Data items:
>>
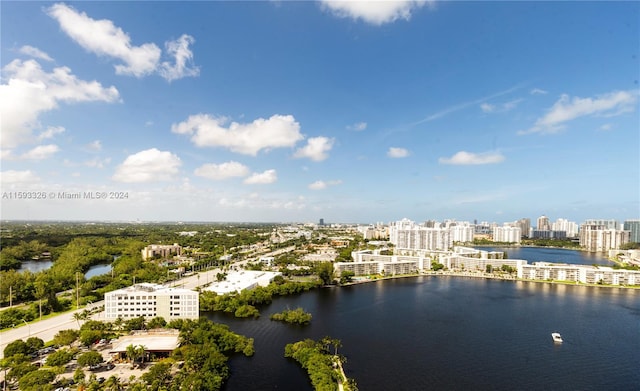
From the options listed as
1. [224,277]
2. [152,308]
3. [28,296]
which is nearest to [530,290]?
[224,277]

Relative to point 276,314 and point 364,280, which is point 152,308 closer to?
point 276,314

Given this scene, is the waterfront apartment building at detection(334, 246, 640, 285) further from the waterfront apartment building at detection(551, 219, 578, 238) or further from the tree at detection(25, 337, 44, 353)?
the waterfront apartment building at detection(551, 219, 578, 238)

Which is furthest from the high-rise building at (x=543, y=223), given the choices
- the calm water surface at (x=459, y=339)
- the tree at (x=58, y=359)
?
the tree at (x=58, y=359)

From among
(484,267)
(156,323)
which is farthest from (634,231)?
(156,323)

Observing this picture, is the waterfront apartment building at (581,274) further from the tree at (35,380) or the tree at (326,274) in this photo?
the tree at (35,380)

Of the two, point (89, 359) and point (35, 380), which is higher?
point (35, 380)

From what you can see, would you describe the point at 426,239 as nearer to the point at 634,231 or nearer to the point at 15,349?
the point at 634,231
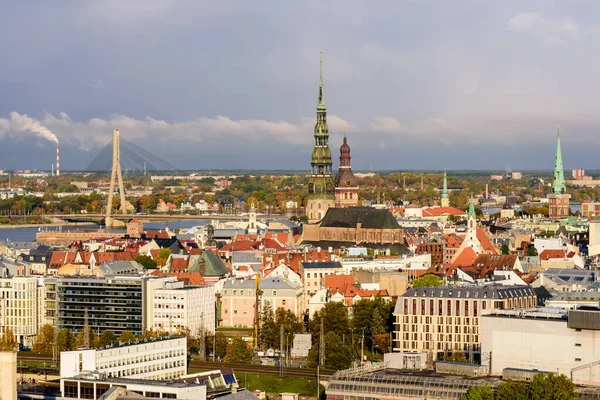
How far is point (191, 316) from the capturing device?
51625 mm

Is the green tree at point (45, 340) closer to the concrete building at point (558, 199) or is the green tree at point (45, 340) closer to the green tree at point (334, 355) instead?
the green tree at point (334, 355)

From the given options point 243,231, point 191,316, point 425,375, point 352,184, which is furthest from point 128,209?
point 425,375

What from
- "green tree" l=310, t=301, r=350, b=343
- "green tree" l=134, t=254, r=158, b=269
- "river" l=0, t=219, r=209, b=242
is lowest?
"green tree" l=310, t=301, r=350, b=343

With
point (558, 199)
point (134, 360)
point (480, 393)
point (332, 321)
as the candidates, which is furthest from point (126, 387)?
point (558, 199)

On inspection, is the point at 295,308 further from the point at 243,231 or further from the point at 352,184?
the point at 243,231

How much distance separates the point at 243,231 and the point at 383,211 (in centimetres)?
1856

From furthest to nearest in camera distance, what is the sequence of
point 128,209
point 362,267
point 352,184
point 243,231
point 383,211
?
1. point 128,209
2. point 243,231
3. point 352,184
4. point 383,211
5. point 362,267

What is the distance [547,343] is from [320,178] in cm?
4414

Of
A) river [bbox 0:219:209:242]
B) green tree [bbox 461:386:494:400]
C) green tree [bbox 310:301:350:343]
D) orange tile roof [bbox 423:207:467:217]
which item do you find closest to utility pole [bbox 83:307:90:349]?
green tree [bbox 310:301:350:343]

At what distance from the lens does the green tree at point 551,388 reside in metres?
32.7

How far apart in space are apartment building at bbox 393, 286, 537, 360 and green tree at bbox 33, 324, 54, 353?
11.7 metres

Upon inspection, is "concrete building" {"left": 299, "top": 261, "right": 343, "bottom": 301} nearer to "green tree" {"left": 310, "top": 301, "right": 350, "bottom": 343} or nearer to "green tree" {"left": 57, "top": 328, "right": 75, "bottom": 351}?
"green tree" {"left": 310, "top": 301, "right": 350, "bottom": 343}

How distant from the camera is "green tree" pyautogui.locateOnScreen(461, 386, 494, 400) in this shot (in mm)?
33469

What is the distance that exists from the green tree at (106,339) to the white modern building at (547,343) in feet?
47.2
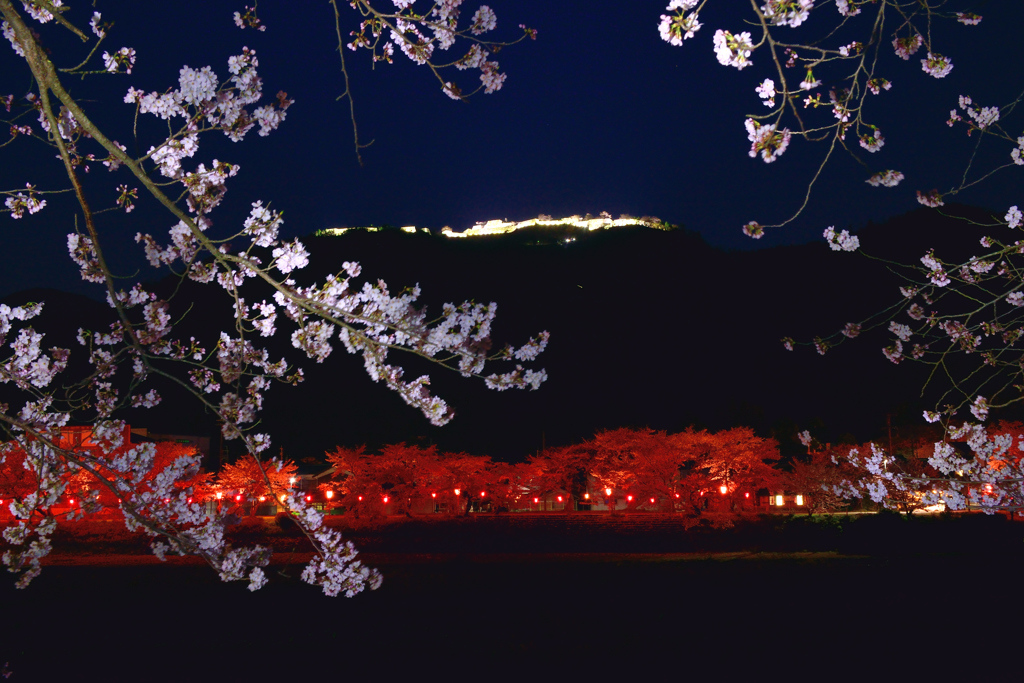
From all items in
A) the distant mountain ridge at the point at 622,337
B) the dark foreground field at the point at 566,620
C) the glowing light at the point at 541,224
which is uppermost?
the glowing light at the point at 541,224

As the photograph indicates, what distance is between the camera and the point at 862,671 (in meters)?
8.87

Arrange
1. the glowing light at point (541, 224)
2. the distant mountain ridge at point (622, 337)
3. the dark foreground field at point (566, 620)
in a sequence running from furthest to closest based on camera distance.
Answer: the glowing light at point (541, 224) → the distant mountain ridge at point (622, 337) → the dark foreground field at point (566, 620)

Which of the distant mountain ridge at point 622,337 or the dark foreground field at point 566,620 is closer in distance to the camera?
the dark foreground field at point 566,620

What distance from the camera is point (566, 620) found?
484 inches

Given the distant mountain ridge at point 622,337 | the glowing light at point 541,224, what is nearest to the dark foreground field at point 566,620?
the distant mountain ridge at point 622,337

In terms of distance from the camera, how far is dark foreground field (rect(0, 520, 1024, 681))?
31.2ft

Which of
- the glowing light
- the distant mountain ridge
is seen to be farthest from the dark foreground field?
the glowing light

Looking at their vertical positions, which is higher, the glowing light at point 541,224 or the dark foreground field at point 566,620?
the glowing light at point 541,224

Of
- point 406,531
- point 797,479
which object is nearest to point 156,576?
point 406,531

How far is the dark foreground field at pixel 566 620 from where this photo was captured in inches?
374

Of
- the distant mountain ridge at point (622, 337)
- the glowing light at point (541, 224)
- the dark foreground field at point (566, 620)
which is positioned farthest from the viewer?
the glowing light at point (541, 224)

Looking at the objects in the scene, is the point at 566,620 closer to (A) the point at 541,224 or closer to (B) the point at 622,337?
(B) the point at 622,337

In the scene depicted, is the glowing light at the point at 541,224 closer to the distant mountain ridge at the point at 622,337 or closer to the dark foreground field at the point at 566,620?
the distant mountain ridge at the point at 622,337

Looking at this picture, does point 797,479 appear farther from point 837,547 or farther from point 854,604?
point 854,604
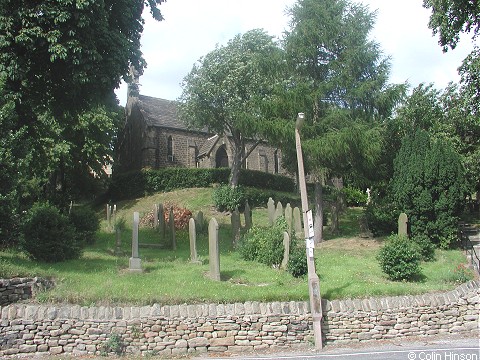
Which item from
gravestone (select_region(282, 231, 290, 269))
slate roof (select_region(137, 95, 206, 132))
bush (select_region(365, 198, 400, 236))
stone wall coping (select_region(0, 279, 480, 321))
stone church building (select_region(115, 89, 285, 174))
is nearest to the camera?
stone wall coping (select_region(0, 279, 480, 321))

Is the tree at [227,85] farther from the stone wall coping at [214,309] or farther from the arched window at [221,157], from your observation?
the stone wall coping at [214,309]

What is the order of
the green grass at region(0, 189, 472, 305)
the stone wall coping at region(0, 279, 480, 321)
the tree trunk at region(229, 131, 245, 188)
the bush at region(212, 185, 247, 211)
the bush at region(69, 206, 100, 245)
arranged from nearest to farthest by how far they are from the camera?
the stone wall coping at region(0, 279, 480, 321) → the green grass at region(0, 189, 472, 305) → the bush at region(69, 206, 100, 245) → the bush at region(212, 185, 247, 211) → the tree trunk at region(229, 131, 245, 188)

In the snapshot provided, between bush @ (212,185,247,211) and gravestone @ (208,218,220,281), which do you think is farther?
bush @ (212,185,247,211)

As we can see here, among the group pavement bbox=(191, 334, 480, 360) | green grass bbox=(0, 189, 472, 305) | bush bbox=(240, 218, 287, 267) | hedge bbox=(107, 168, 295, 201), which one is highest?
hedge bbox=(107, 168, 295, 201)

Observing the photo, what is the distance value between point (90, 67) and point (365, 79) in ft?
44.2

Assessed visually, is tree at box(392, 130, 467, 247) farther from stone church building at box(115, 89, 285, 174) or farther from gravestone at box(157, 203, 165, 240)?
stone church building at box(115, 89, 285, 174)

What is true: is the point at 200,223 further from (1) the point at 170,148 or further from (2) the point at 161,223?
(1) the point at 170,148

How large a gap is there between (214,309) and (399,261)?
23.9 ft

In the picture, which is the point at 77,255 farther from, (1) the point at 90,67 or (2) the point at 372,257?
(2) the point at 372,257

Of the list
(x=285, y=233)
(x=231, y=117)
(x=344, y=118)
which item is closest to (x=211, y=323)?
(x=285, y=233)

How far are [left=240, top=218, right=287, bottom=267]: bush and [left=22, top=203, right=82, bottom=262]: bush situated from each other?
6582 mm

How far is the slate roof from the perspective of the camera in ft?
148

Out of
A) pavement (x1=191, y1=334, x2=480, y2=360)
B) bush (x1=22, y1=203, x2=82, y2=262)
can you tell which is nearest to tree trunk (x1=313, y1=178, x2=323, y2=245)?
pavement (x1=191, y1=334, x2=480, y2=360)

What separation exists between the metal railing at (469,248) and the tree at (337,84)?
5.58 m
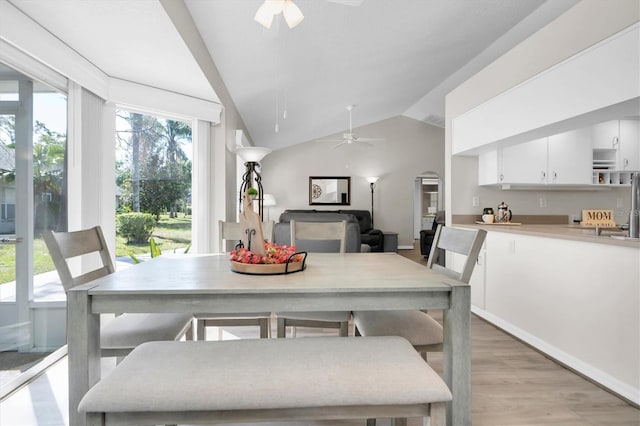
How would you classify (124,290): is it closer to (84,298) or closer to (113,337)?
(84,298)

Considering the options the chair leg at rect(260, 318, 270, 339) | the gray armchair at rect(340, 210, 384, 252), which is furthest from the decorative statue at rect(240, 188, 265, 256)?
the gray armchair at rect(340, 210, 384, 252)

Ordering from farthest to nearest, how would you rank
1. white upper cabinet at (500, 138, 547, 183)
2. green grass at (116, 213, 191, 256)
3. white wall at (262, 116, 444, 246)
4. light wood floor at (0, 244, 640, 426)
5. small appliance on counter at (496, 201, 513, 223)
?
1. white wall at (262, 116, 444, 246)
2. small appliance on counter at (496, 201, 513, 223)
3. white upper cabinet at (500, 138, 547, 183)
4. green grass at (116, 213, 191, 256)
5. light wood floor at (0, 244, 640, 426)

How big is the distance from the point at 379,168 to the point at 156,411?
8.17 metres

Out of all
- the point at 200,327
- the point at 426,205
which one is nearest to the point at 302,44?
the point at 200,327

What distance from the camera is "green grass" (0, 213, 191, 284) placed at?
2.00 metres

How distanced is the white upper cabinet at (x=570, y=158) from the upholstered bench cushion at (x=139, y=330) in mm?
3763

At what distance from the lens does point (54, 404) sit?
5.91 feet

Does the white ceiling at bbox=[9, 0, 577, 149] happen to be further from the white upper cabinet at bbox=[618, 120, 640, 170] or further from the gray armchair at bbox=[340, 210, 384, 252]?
the gray armchair at bbox=[340, 210, 384, 252]

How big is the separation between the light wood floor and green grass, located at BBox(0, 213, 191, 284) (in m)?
0.65

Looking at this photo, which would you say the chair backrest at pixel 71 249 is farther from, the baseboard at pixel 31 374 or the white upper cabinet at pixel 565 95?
the white upper cabinet at pixel 565 95

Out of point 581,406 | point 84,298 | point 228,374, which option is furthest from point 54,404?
point 581,406

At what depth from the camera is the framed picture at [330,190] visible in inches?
340

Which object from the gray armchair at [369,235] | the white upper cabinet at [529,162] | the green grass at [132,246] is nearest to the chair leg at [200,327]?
the green grass at [132,246]

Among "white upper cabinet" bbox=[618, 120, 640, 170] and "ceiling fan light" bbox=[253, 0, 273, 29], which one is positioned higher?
"ceiling fan light" bbox=[253, 0, 273, 29]
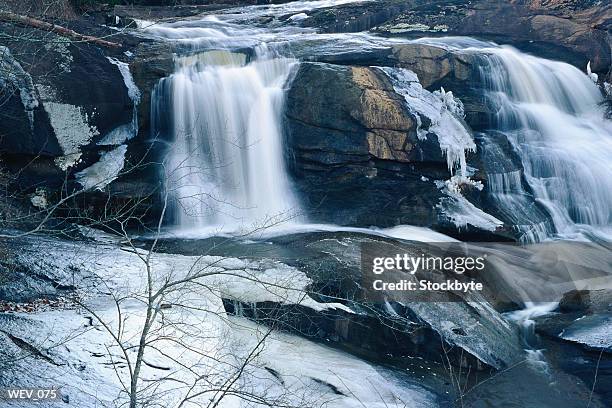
<<
* Brief: Copy out everything from the line containing "Looking at this photo, which" down to the end of the records, reproducing each line word for word. Leave the pictures out.

* Answer for the task:
Looking at this photo, which would you say the chair backrest at pixel 71 249 is farther from, the baseboard at pixel 31 374 or the white upper cabinet at pixel 565 95?
the white upper cabinet at pixel 565 95

Out of point 581,406 | point 84,298 | point 228,374, which option is furthest from point 54,404?
point 581,406

At what depth from the camera is the framed picture at [330,190] visible in inches?
340

Which object from the gray armchair at [369,235] | the white upper cabinet at [529,162] | the green grass at [132,246] is nearest to the chair leg at [200,327]?
the green grass at [132,246]

Among "white upper cabinet" bbox=[618, 120, 640, 170] and "ceiling fan light" bbox=[253, 0, 273, 29], which one is positioned higher?
"ceiling fan light" bbox=[253, 0, 273, 29]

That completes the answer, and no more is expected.